## begin Dataset extract

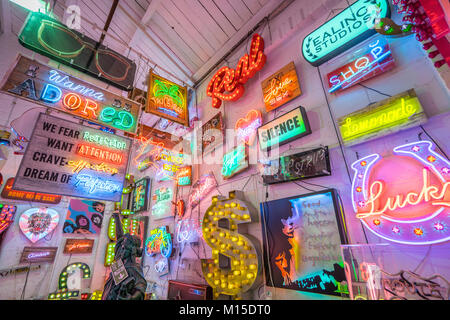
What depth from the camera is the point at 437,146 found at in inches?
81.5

## end Dataset extract
## begin Dataset extract

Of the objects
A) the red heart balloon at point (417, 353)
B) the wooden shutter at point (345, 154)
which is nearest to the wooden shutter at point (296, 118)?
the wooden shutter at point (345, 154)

## end Dataset extract

*Directions for this task*. Count the lines in the items above that contain the word "wooden". Reply with the number only.

*Result of this exercise*. 3